Integrating multi-omics data, including genomics, transcriptomics, proteomics, and metabolomics, can provide a systems-level comprehension of plant stress reactions. By merging these various datasets, researchers can identify key regulatory networks, metabolic pathways, and molecular markers associated with stress tolerance [1]. This knowledge can direct the creation of targeted breeding approaches and the selection of candidate genes for genetic modification.

Lastly, collaborative efforts among researchers, breeders, and farmers are essential for successful translation of molecular knowledge into stress-tolerant crops. Field trials and on-farm evaluations are necessary to validate the performance of stress-tolerant varieties under real-world conditions. Engaging farmers in participatory breeding and variety selection can ensure the adoption and widespread dissemination of stress-tolerant crops [3]. Furthermore, capacity building and technology transfer to developing countries, where the influence of abiotic stresses on crop production is extremely severe, should be prioritized to promote global food security.

5. Conclusions

Developing stress-tolerant crops is a vital challenge for ensuring food security amid global climate change. Progress in molecular biology, genomics, and biotechnology has significantly improved our comprehension of the intricate mechanisms underlying plant responses to non-biological stresses. This knowledge has opened up new avenues for improving stress tolerance in crops by means of genetic engineering, molecular breeding, and targeted gene manipulation [1, 7, 9].

However, translating molecular knowledge into practical breeding outcomes requires a multidisciplinary approach that integrates cutting-edge technologies with traditional breeding practices. The identification and utilization of novel stress tolerance genes and alleles from diverse genetic resources, combined with precise genome editing tools, can accelerate the development of stress-tolerant crops [4, 10]. Molecular breeding approaches like marker-assisted selection and genomic selection, can improve the efficiency and accuracy of selecting superior genotypes.
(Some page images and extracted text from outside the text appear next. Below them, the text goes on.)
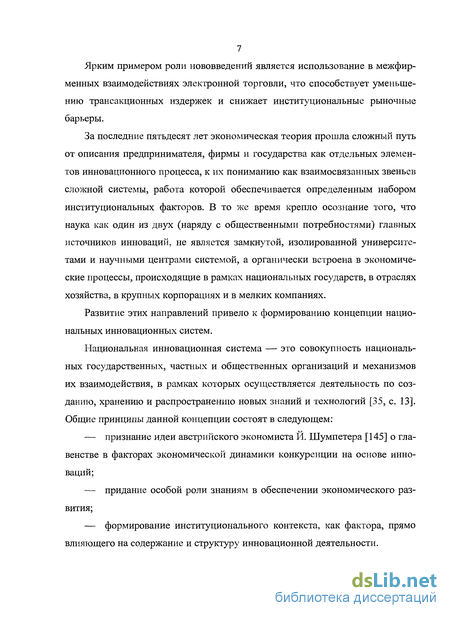 7

Ярким примером роли нововведений является использование в межфирменных взаимодействиях электронной торговли, что способствует уменьшению трансакционных издержек и снижает институциональные рыночные барьеры.

За последние пятьдесят лет экономическая теория прошла сложный путь от описания предпринимателя, фирмы и государства как отдельных элементов инновационного процесса, к их пониманию как взаимосвязанных звеньев сложной системы, работа которой обеспечивается определенным набором институциональных факторов. В то же время крепло осознание того, что наука как один из двух (наряду с общественными потребностями) главных источников инноваций, не является замкнутой, изолированной университетами и научными центрами системой, а органически встроена в экономические процессы, происходящие в рамках национальных государств, в отраслях хозяйства, в крупных корпорациях и в мелких компаниях.

Развитие этих направлений привело к формированию концепции национальных инновационных систем.

Национальная инновационная система — это совокупность национальных государственных, частных и общественных организаций и механизмов их взаимодействия, в рамках которых осуществляется деятельность по созданию, хранению и распространению новых знаний и технологий [35, с. 13]. Общие принципы данной концепции состоят в следующем:

— признание идеи австрийского экономиста Й. Шумпетера [145] о главенстве в факторах экономической динамики конкуренции на основе инноваций;

— придание особой роли знаниям в обеспечении экономического развития;

— формирование институционального контекста, как фактора, прямо влияющего на содержание и структуру инновационной деятельности.

dsLib.net
библиотека диссертаций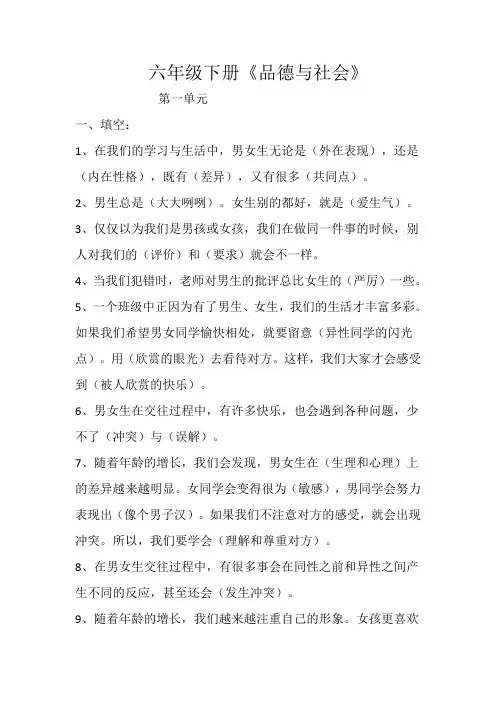 六年级下册《品德与社会》

第一单元

一、填空：

1、在我们的学习与生活中，男女生无论是（外在表现），还是（内在性格），既有（差异），又有很多（共同点）。

2、男生总是（大大咧咧）。女生别的都好，就是（爱生气）。

3、仅仅以为我们是男孩或女孩，我们在做同一件事的时候，别人对我们的（评价）和（要求）就会不一样。

4、当我们犯错时，老师对男生的批评总比女生的（严厉）一些。

5、一个班级中正因为有了男生、女生，我们的生活才丰富多彩。如果我们希望男女同学愉快相处，就要留意（异性同学的闪光点）。用（欣赏的眼光）去看待对方。这样，我们大家才会感受到（被人欣赏的快乐）。

6、男女生在交往过程中，有许多快乐，也会遇到各种问题，少不了（冲突）与（误解）。

7、随着年龄的增长，我们会发现，男女生在（生理和心理）上的差异越来越明显。女同学会变得很为（敏感），男同学会努力表现出（像个男子汉）。如果我们不注意对方的感受，就会出现冲突。所以，我们要学会（理解和尊重对方）。

8、在男女生交往过程中，有很多事会在同性之前和异性之间产生不同的反应，甚至还会（发生冲突）。

9、随着年龄的增长，我们越来越注重自己的形象。女孩更喜欢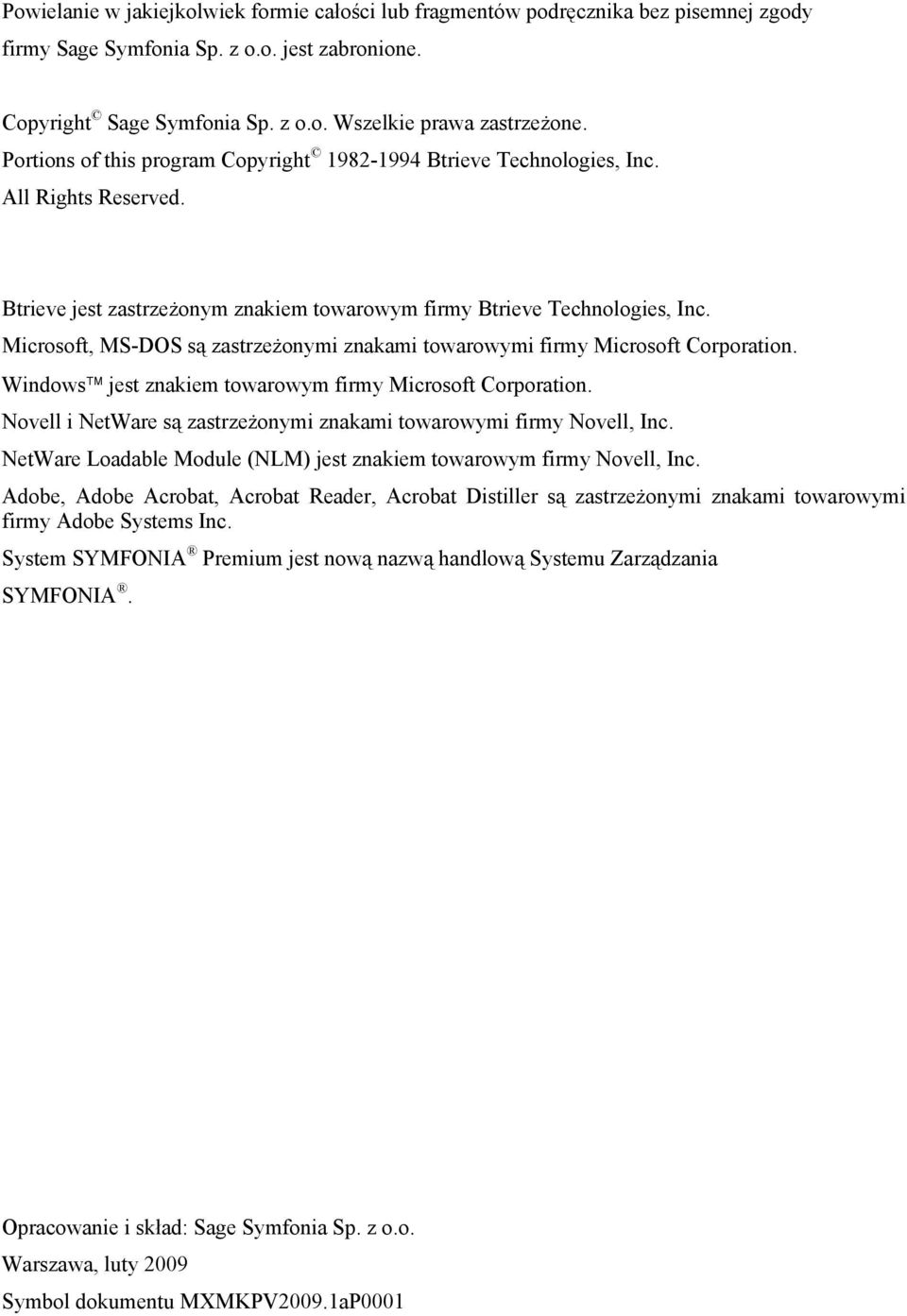 Powielanie w jakiejkolwiek formie całości lub fragmentów podręcznika bez pisemnej zgody firmy Sage Symfonia Sp. z o.o. jest zabronione.

Copyright © Sage Symfonia Sp. z o.o. Wszelkie prawa zastrzeżone.
Portions of this program Copyright © 1982-1994 Btrieve Technologies, Inc.
All Rights Reserved.

Btrieve jest zastrzeżonym znakiem towarowym firmy Btrieve Technologies, Inc.
Microsoft, MS-DOS są zastrzeżonymi znakami towarowymi firmy Microsoft Corporation.
Windows™ jest znakiem towarowym firmy Microsoft Corporation.
Novell i NetWare są zastrzeżonymi znakami towarowymi firmy Novell, Inc.
NetWare Loadable Module (NLM) jest znakiem towarowym firmy Novell, Inc.
Adobe, Adobe Acrobat, Acrobat Reader, Acrobat Distiller są zastrzeżonymi znakami towarowymi firmy Adobe Systems Inc.
System SYMFONIA ® Premium jest nową nazwą handlową Systemu Zarządzania SYMFONIA ®.

Opracowanie i skład: Sage Symfonia Sp. z o.o.
Warszawa, luty 2009
Symbol dokumentu MXMKPV2009.1aP0001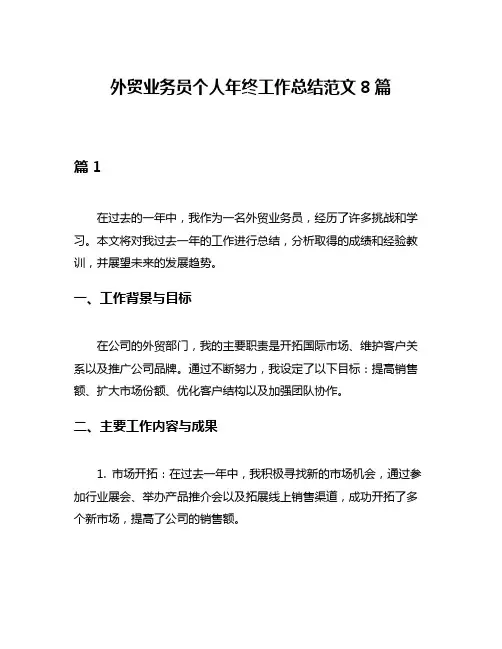 外贸业务员个人年终工作总结范文 8 篇

篇 1

在过去的一年中，我作为一名外贸业务员，经历了许多挑战和学习。本文将对我过去一年的工作进行总结，分析取得的成绩和经验教训，并展望未来的发展趋势。

一、工作背景与目标

在公司的外贸部门，我的主要职责是开拓国际市场、维护客户关系以及推广公司品牌。通过不断努力，我设定了以下目标：提高销售额、扩大市场份额、优化客户结构以及加强团队协作。

二、主要工作内容与成果

1. 市场开拓：在过去一年中，我积极寻找新的市场机会，通过参加行业展会、举办产品推介会以及拓展线上销售渠道，成功开拓了多个新市场，提高了公司的销售额。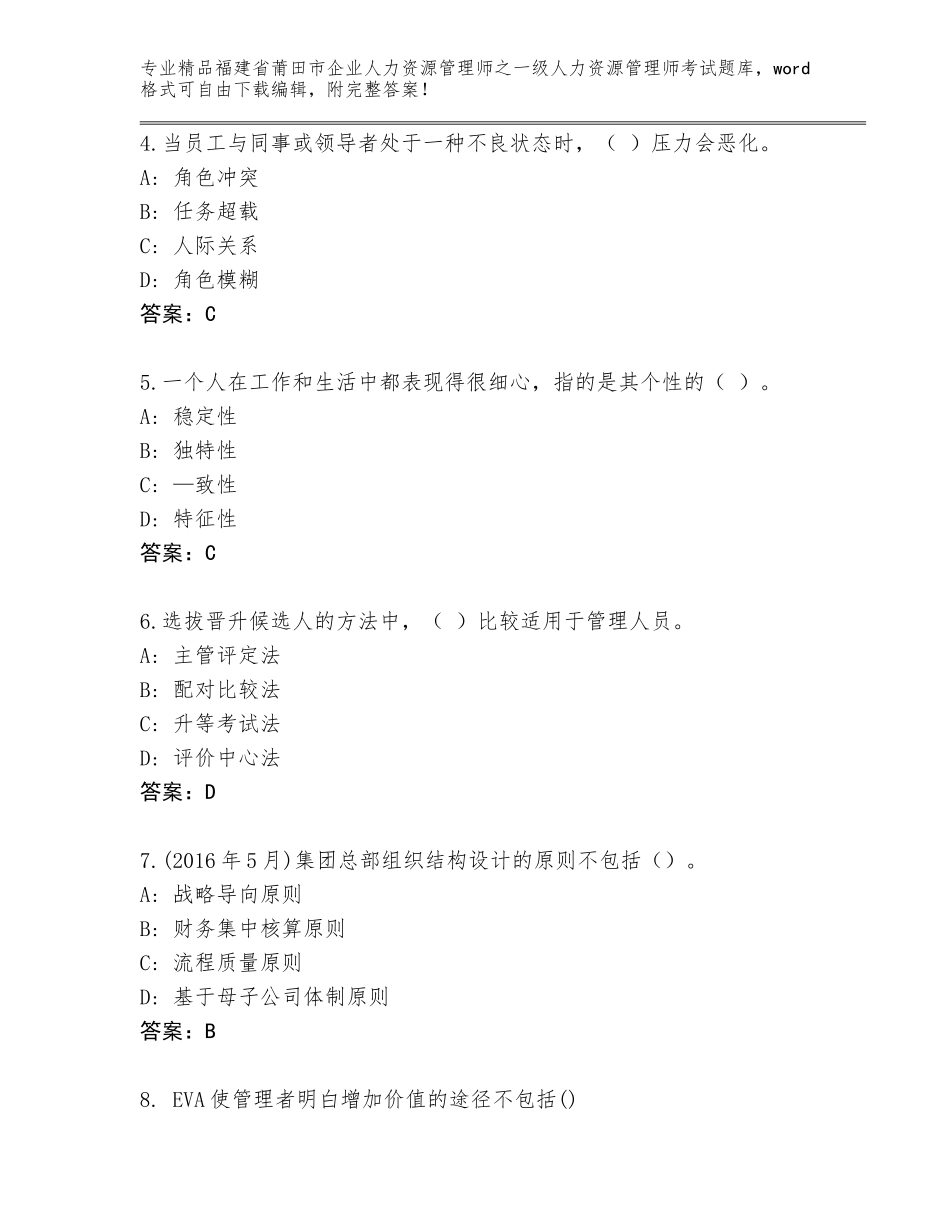 专业精品福建省莆田市企业人力资源管理师之一级人力资源管理师考试题库，word格式可自由下载编辑，附完整答案！

4.当员工与同事或领导者处于一种不良状态时，（ ）压力会恶化。
A：角色冲突
B：任务超载
C：人际关系
D：角色模糊
答案：C

5.一个人在工作和生活中都表现得很细心，指的是其个性的（ ）。
A：稳定性
B：独特性
C：—致性
D：特征性
答案：C

6.选拔晋升候选人的方法中，（ ）比较适用于管理人员。
A：主管评定法
B：配对比较法
C：升等考试法
D：评价中心法
答案：D

7.(2016年5月)集团总部组织结构设计的原则不包括（）。
A：战略导向原则
B：财务集中核算原则
C：流程质量原则
D：基于母子公司体制原则
答案：B

8. EVA使管理者明白增加价值的途径不包括()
Advances in phenomics and high-throughput screening methods are crucial for evaluating stress tolerance in crops under field conditions [2]. The integration of multi-omics data can offer a comprehensive understanding of plant stress responses at a systems level, guiding the development of targeted breeding strategies [1]. Collaborative efforts among researchers, breeders, and farmers are essential for successful translation of molecular knowledge into stress-tolerant crops and their adoption by end-users [3].

Despite the progress made, several challenges remain in developing crops with durable and broad-spectrum stress tolerance. The complex nature of stress tolerance traits, genotype-by-environment interactions, and trade-offs with other agronomic traits require further research and innovative solutions [11]. Exploring the genetic diversity present in wild relatives and landrace collections is crucial for broadening the gene pool and improving stress tolerance in crops [10].

Looking ahead, the integration of emerging technologies like genome editing, systems biology, and artificial intelligence, will have a crucial role in accelerating the development of stress-tolerant crops [1, 9]. Continued investment in research and development, as well as capacity building and technology transfer to developing countries, is necessary to harness the entire potential of these technologies for worldwide food security.

In conclusion, the promotion of stress-tolerant crops is a crucial necessity for sustainable agriculture in the age of climate change. By harnessing the power of molecular biology, genomics, and biotechnology, and integrating them with traditional breeding practices, we can create resilient crop varieties that can withstand the challenges posed by abiotic stresses [3]. This will demand a joint effort from researchers, breeders, policymakers, and stakeholders to prioritize research, investment, and collaboration in this vital area. With the right tools, knowledge, and commitment, we can ensure a food-secure future for generations to come.